HLH is a condition in which the body makes too many activated macrophages and lymphocytes. People with HLH usually develop systemic symptoms, which may include fever, enlarged liver or spleen, cytopenias (decreased number of blood cells), and neurological abnormalities. HLH may either be inherited or acquired. The acquired causes of HLH include infection, medications that suppress the immune system, autoimmune diseases, immunodeficiencies, certain types of cancer and/or metabolic diseases. Interestingly, HLH can rarely result from an inappropriate immune response to the Epstein-Barr virus or another viral illness.
The clinical features of HLH include:
- Enlarged liver and/or spleen
- Skin rash
- Lymph node enlargement
- Breathing problems
- Easy bruising and/or abnormal bleeding
- Kidney abnormalities
- Heart problems
- Increased risk for certain cancers (leukaemia, lymphoma)
Many people with this condition also develop neurologic abnormalities. The neurological symptoms vary but may include irritability, fatigue, abnormal muscle tone, seizures, neck stiffness, mental status changes, ataxia, blindness, paralysis, and/or coma.
In acquired HLH, it is often necessary to treat the underlying condition. Antibiotics or antiviral medications are used to treat or prevent infections that may have triggered the exaggerated immune response. People with HLH are usually treated with chemotherapy and/or immunotherapy to destroy excess immune cells which can lead to life-threatening inflammation.

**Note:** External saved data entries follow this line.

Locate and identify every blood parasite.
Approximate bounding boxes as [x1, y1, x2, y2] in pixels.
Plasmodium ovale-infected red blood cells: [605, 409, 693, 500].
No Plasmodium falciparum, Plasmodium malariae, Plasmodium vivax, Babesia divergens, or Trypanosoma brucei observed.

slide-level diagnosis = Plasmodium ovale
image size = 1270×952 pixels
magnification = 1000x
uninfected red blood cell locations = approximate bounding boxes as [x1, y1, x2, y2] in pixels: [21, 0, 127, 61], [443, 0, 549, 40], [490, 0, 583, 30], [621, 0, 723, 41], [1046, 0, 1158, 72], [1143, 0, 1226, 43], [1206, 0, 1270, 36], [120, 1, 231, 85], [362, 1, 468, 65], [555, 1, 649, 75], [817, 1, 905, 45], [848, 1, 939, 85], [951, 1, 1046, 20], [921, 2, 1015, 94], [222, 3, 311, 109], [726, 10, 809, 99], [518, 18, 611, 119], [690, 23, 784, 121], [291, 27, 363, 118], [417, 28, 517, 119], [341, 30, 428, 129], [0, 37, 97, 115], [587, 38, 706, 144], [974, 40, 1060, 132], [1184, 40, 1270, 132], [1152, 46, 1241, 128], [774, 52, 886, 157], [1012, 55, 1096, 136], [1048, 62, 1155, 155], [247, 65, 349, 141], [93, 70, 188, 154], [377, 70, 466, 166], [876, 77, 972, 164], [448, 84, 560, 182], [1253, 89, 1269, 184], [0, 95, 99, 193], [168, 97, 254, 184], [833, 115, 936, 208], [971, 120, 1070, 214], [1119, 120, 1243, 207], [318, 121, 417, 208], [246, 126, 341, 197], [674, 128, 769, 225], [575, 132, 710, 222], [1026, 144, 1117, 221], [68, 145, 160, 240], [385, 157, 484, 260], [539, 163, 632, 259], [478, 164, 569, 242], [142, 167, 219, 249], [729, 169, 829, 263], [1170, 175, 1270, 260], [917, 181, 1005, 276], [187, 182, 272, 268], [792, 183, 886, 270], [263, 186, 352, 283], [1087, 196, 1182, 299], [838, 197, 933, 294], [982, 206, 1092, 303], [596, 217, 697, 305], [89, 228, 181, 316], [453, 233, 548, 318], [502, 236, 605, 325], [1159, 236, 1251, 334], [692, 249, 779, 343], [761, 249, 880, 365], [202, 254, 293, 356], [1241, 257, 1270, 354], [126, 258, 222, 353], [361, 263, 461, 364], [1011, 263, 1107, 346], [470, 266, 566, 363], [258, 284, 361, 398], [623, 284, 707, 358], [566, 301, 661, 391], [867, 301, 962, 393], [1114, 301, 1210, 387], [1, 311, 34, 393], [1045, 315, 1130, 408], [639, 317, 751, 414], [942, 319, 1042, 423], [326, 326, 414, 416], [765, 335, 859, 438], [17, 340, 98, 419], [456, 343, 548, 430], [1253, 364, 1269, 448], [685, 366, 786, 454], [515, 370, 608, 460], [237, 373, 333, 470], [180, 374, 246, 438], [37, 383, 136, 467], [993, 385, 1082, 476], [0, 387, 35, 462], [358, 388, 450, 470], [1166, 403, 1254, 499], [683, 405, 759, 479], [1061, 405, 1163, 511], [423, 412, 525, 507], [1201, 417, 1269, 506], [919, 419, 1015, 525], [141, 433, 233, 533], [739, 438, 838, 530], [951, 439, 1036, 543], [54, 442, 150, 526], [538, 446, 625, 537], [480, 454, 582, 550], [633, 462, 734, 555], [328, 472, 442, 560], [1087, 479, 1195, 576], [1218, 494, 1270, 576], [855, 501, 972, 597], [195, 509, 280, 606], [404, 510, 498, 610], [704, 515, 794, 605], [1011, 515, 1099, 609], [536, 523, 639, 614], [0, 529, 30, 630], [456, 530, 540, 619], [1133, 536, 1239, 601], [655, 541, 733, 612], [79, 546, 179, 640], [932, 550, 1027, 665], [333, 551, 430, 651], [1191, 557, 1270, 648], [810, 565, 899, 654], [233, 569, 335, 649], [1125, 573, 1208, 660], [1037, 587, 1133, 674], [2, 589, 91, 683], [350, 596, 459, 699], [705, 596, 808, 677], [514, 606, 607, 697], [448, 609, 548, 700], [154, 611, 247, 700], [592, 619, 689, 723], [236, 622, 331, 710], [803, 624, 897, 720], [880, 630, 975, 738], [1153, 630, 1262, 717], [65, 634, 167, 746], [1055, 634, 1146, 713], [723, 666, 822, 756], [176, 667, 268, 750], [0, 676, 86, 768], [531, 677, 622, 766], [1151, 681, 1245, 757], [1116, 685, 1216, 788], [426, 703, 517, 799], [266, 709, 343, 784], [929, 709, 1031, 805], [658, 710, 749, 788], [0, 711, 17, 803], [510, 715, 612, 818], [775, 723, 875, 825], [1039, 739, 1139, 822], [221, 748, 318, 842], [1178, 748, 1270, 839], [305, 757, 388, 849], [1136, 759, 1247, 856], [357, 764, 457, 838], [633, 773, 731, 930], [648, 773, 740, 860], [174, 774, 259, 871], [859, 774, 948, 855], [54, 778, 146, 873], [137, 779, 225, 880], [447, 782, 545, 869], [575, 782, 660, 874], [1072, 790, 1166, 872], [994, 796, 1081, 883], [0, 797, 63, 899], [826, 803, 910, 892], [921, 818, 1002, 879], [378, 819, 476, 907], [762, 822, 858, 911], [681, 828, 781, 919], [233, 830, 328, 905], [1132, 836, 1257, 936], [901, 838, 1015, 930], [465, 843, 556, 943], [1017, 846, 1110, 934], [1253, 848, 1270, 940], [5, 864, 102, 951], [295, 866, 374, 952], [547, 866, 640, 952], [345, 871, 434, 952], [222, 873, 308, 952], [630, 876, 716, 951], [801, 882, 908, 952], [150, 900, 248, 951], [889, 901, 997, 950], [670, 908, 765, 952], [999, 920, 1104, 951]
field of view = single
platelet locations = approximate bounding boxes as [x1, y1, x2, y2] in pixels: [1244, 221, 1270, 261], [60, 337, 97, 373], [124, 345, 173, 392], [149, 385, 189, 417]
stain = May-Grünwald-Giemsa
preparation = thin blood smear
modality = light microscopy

Case 1: The first post-alemtuzumab case reported below was treated with intravenous corticosteroids and a molecular adsorbent recirculation system procedure, presumably to remove autoantibodies. Unfortunately, she died one month after the first hospital admission due to liver failure.
Case 2: In comparison, the second post-alemtuzumab case responded to oral corticosteroid treatment combined with 2 doses of rituximab. He did well and has remained in remission from an HLH perspective.
Although emapalumab (Gamifant), an anti-interferon-gamma antibody, is licensed as a treatment for refractory HLH, we are not aware of it being tried in the post-alemtuzumab setting and whether the pathogenesis of the condition post-alemtuzumab is similar to that of the congenital or acquired HLH in children.
Saarela et al. Hemophagocytic lymphohistiocytosis in 2 patients with multiple sclerosis treated with alemtuzumab. Neurology. 2018 May 1;90(18):849-851.